It has taken nearly a hundred years for us to learn how to play Janáček’s music. In his passion to bring a new entirely personal sound world to life, he threw out the conventions of orchestration, invented improbable looking textures, gave his strings parts of hair-raising difficulty and sorely tested his singers. But, as we have increasingly heard over the last forty years or so, musicians have endorsed and come to grips with his vision. Nonetheless, most Janáček performances, particularly of the last five operas, continue to reveal difficult corners, awkwardnesses of phrasing and ensemble difficulties. Not so the recent revival of The Cunning Little Vixen, currently in repertoire at the Vienna State Opera and first seen in the summer of 2014.

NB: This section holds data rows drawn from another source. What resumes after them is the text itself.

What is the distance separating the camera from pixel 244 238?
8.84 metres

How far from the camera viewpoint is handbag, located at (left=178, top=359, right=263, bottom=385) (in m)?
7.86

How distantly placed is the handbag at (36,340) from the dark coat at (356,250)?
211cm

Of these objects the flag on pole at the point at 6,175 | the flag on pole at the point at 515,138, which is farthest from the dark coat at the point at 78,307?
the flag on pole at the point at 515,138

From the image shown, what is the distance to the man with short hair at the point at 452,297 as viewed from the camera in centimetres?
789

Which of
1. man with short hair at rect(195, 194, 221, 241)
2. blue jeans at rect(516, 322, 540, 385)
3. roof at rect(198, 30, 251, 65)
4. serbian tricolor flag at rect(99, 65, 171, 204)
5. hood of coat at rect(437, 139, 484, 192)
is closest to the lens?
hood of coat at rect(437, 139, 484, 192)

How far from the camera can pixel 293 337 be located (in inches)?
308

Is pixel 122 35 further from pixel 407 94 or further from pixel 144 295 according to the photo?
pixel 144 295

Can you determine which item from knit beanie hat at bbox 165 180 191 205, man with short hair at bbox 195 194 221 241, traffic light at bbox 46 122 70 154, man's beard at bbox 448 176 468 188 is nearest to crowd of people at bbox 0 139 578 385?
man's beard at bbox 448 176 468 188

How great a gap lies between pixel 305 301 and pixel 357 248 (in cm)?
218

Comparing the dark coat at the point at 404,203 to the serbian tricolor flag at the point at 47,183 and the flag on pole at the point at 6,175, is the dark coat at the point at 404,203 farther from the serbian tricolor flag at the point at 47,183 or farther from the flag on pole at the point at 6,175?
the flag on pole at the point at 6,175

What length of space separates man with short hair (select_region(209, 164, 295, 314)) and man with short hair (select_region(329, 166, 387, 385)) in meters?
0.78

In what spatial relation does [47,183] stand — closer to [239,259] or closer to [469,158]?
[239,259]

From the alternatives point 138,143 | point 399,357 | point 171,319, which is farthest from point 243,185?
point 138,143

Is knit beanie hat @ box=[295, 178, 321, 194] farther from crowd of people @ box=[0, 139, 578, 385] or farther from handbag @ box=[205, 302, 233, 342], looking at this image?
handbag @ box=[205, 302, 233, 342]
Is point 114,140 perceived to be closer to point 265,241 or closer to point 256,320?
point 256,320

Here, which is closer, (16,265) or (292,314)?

This time it is conducted by Czech-born Tomáš Netopil who made his debut at the State Opera last year in Dvorak’s Rusalka; it’s easy to see why he’s now back conducting Janáček. Rarely has this score breathed so naturally, moving between delicate textures and rich climaxes with wonderful ease and naturalness. The music not only has textural clarity, often revealing some new little detail for the first time, but Janáček’s tuttis always sound rich and wholesome rather than strained or awkward. Not only that, but he also finds a strong structural line through an opera that, in the past, could in part sound fragmented. It is a performance to stand alongside the great performances conducted by Sir Charles Mackerras.
The production was the final one to be directed by Otto Schenk after some fifty years of working at the State Opera; the sets and costume designs are by Amra Buchbinder. Those used to more edgy or contemporary-looking productions might baulk at the sheer sensuous beauty of the set: richly detailed, it is full of both realistic forest detail, atmospherically lit with fantastical costumes for the animals. It is difficult not to respond to its traditional warmth, though some might feel it belongs to a bygone age. Schenk’s direction is similarly meticulous without drawing attention to itself, often going back to the detail in the score itself in choreographing movement on the stage. Suddenly all sorts of small rhythmic figures in the orchestral tissue, that one has taken for granted for decades, are matched to entirely natural gesture.